Giuseppe Fiorentino, diretor de pneumologia do hospital de Cotugno, em Nápoles, admitiu em entrevista ao jornal italiano Corriere del Mezzogiorno, que a triagem dos doentes está a ser feita fora da unidade hospitalar - dentro dos carros dos pacientes - devido à saturação do hospital.
Muitos dos doentes, inclusive, chegam a receber oxigénio, administrado pelos profissionais de saúde, dentro dos seus carros.
As imagens mostram vários carros e ambulâncias em fila em frente ao hospital que evidenciam a pressão de que está a ser alvo aquela unidade. De acordo com o jornal Corriere del Mezzogiorno, o cenário é quase de guerra com médicos e enfermeiros a lutar para chegar a todos os doentes em turnos exaustivos.
"O efeito mediático é terrível. E, paradoxalmente, quem assiste a esta situação na televisão entra em pânico ainda mais e corre para o hospital. Pelo menos 20 ou até 30 pessoas que chegam diariamente ao pronto-socorro são encaminhadas para casa após serem acompanhadas. Isso significa que não precisam de internamento", explica o pneumologista.
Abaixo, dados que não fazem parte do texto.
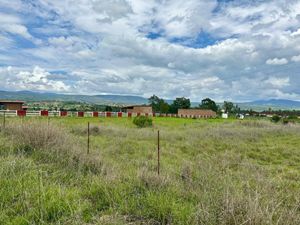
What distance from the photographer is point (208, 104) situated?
124 m

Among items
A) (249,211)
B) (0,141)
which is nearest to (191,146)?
(0,141)

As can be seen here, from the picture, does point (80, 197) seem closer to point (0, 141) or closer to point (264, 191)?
point (264, 191)

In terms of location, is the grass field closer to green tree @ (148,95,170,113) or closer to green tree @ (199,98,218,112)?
green tree @ (148,95,170,113)

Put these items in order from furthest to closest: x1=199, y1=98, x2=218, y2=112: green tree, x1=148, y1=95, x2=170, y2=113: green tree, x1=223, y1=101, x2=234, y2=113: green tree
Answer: x1=223, y1=101, x2=234, y2=113: green tree < x1=199, y1=98, x2=218, y2=112: green tree < x1=148, y1=95, x2=170, y2=113: green tree

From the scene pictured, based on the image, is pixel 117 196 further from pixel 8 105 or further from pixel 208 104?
pixel 208 104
Confrontado com a questão de haver doentes a receber oxigénio no carro, Giuseppe afirma que isso significa que os médicos não podem ver todos os doentes ao mesmo tempo. O médico garante ainda que "o que parecem ser filas intermináveis são, na verdade, filas normais".
"O espaço em frente ao pronto-socorro do hospital de Cotugno é estreito, os carros que se veem não são muitos. Mas, em qualquer caso, a triagem é feita para todos de fora [do hospital] e depois são feitas as avaliações", esclarece.
Fiorentino explica ainda que tem sido administrado oxigénio nos carros dos doentes em vez destes serem admitidos no hospital porque se tratam de casos moderados, sem necessidade de ocupar uma cama.
Giuseppe alerta ainda para a gripe que deverá agravar toda a situação: "Este é o verdadeiro problema das próximas semanas, os sintomas são muito semelhantes, exceto pela falta de olfato e paladar que nos direciona para a patologia de Covid. A terapia de abordagem inicial é, entretanto, a mesma".